One of the key changes to be introduced under the 2019 corporate income tax (CIT) reform in Poland is a substantial review of the withholding tax (WHT) regime, in particular the way WHT exemptions or reduced rates can be applied.
Following these changes, WHT will become obligatory for certain cross-border payments. Even when a lower rate or an exemption is available, for example under a bilateral tax treaty entered into by Poland, the WHT has to be withheld in full by the withholding agent based on Polish domestic law (at either 19 percent or 20 percent) and remitted to the relevant tax authority. The tax authority may provide a refund after it has verified the right of the non-resident taxpayer to benefit from a reduced rate or an exemption.
In principle, the changes will affect cross-border payments exceeding PLN2 million annually paid to a non-resident taxpayer. The payments that may be affected by these changes include dividends, interest, royalty fees as well as various services (such as marketing, management, advisory or guarantees).
WHT refund procedure
WHT paid to the tax authority can be recovered based on an application filed either by the non-resident taxpayer (the beneficial owner of the payment) or the remitter (in case it incurs the economic burden of such withholding – eg, by the application of the gross-up procedure). In principle, such refunds should be obtained within six months from the application date; however, an application may trigger further investigation proceedings which may cause further delays.
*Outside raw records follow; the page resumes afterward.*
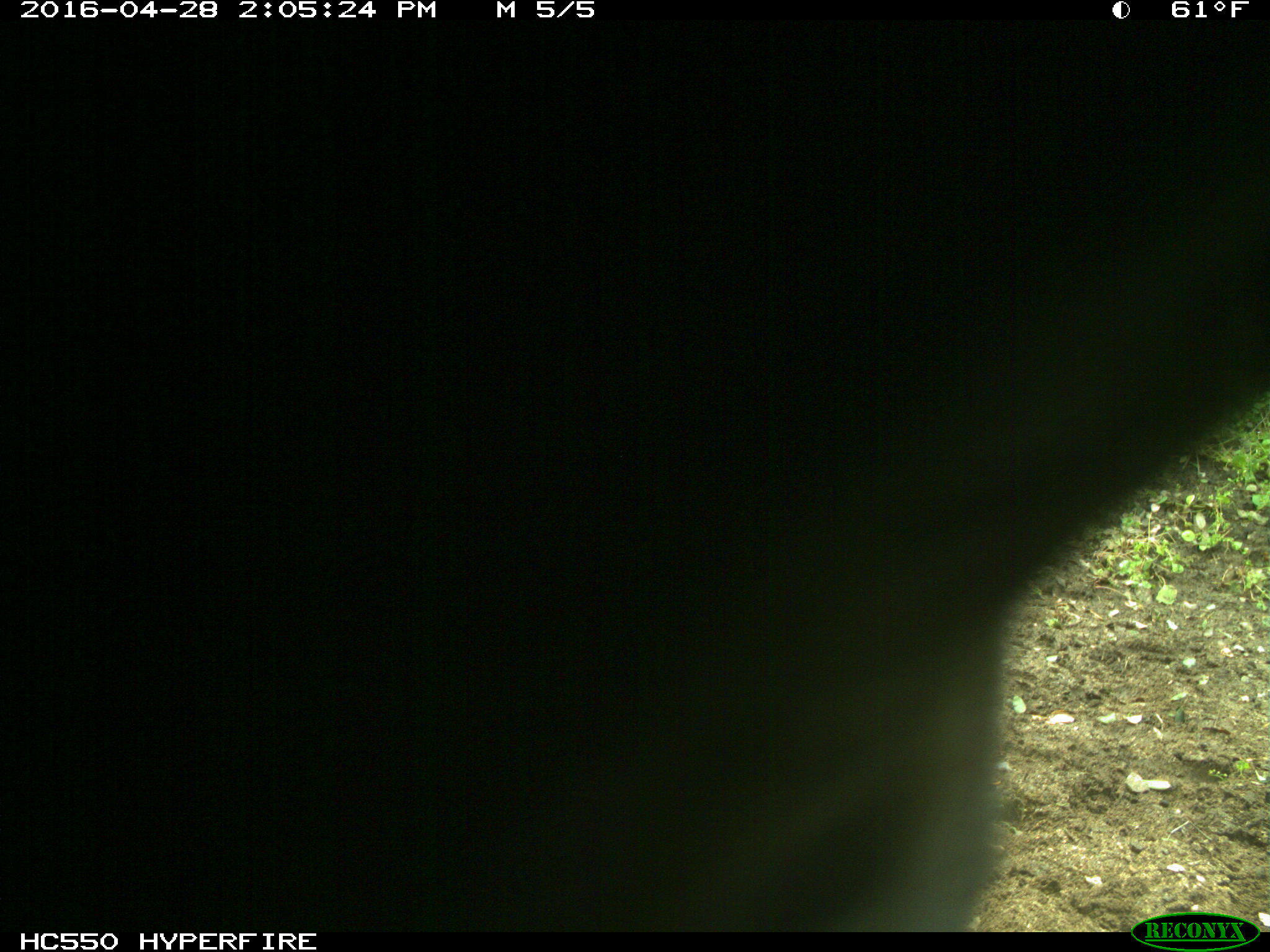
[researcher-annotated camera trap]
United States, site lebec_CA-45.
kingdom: Animalia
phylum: Chordata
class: Mammalia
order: Artiodactyla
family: Bovidae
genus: Bos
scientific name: Bos taurus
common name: domestic cow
Bos taurus (domestic cow).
Alternative procedures in order to mitigate WHT
Tax remitters (ie, the withholding agents) will have the option to apply the existing regime to any payments exceeding PLN2 million by filing an additional statement (together with relevant documents) to the tax authority. Such statement and documents should confirm in particular:
- fulfilment of standard formal requirements (eg, obtaining certificate of tax residency.) and
- exercise of the due diligence, including verification of the foreign taxpayer status in its home jurisdiction (in particular, with respect to its beneficial owner status and conducting business activity in home jurisdiction – ie, revenues received from Poland should be allocated to the genuine business activity rendered in home jurisdiction).
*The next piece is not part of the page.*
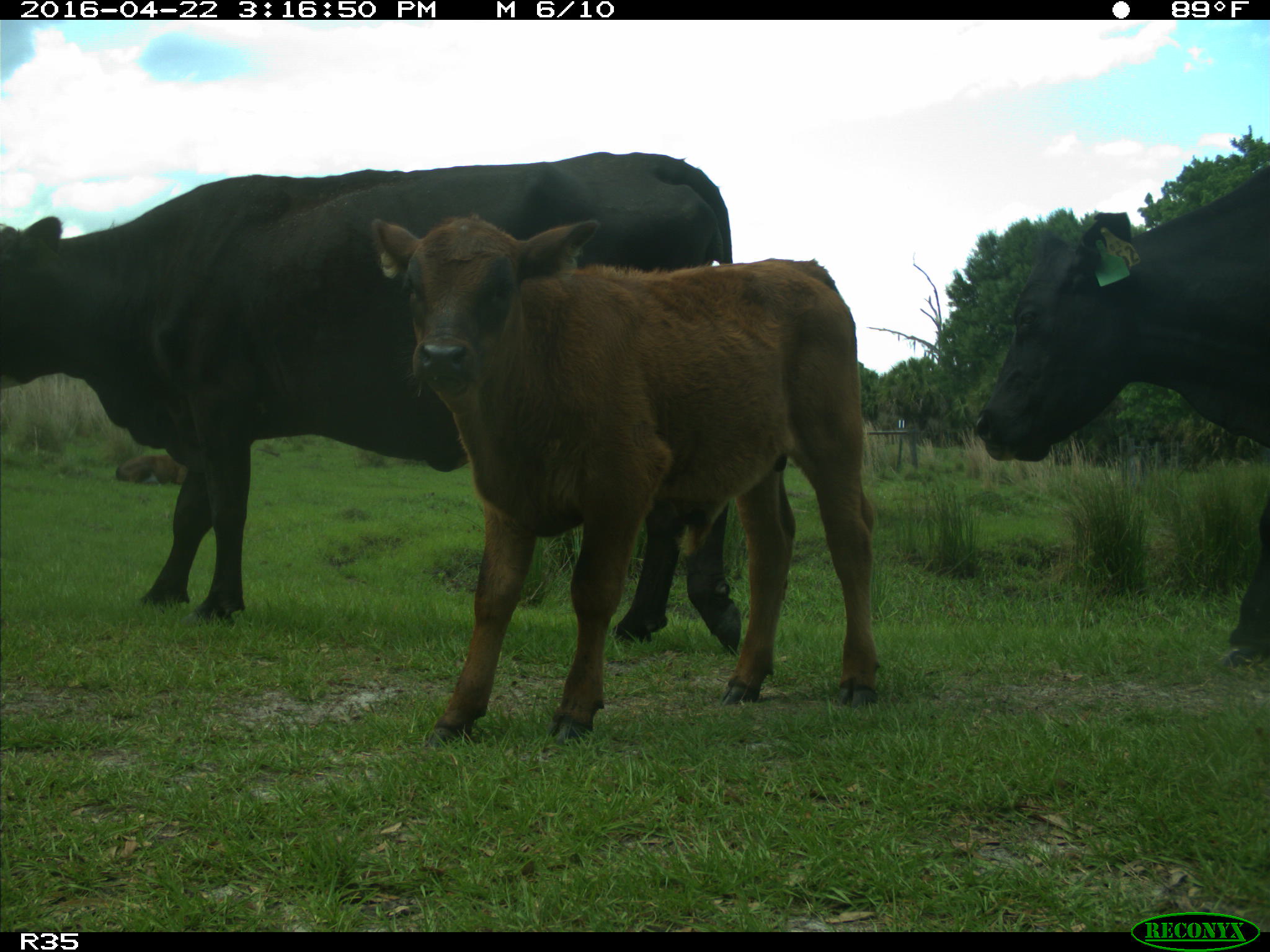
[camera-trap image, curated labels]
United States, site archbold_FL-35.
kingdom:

Doing so will allow the withholding agents to apply the reduced rate or the exemption directly, but the withholding agents will be liable under the Penal Fiscal Code.
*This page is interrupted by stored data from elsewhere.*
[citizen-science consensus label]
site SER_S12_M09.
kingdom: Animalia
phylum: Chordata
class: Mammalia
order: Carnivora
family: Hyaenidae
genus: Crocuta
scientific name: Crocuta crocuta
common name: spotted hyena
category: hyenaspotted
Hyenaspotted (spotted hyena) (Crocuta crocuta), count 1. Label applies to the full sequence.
Tax remitters will also have an option to apply to the tax authorities for a pre-approved opinion (allowing for an exemption from WHT) with respect to certain categories of cross-border payments – eg, dividends or interest payments for which the implemented provisions of the EU Parent-Subsidiary Directives or EU Interest-Royalties Directives are applicable.
The planned amendments will come into force on January 1, 2019 and will very likely have a significant impact on both Polish remitters and the non-residents involved (lenders, shareholders, licensors or service providers).
The new regulation does not provide for any grandfathering clause, meaning it will be necessary for parties to such cross-border arrangements to verify their active agreements (including credit facility agreements), as some of them may contain gross-up clauses that are not in compliant with the new rules.
Based on that verification, the remitters may need to work out new procedures with respect to their withholding obligations. The new rules should be also taken into account when negotiating new agreements that will result in payments of interest, royalties or service fees from January 1, 2019.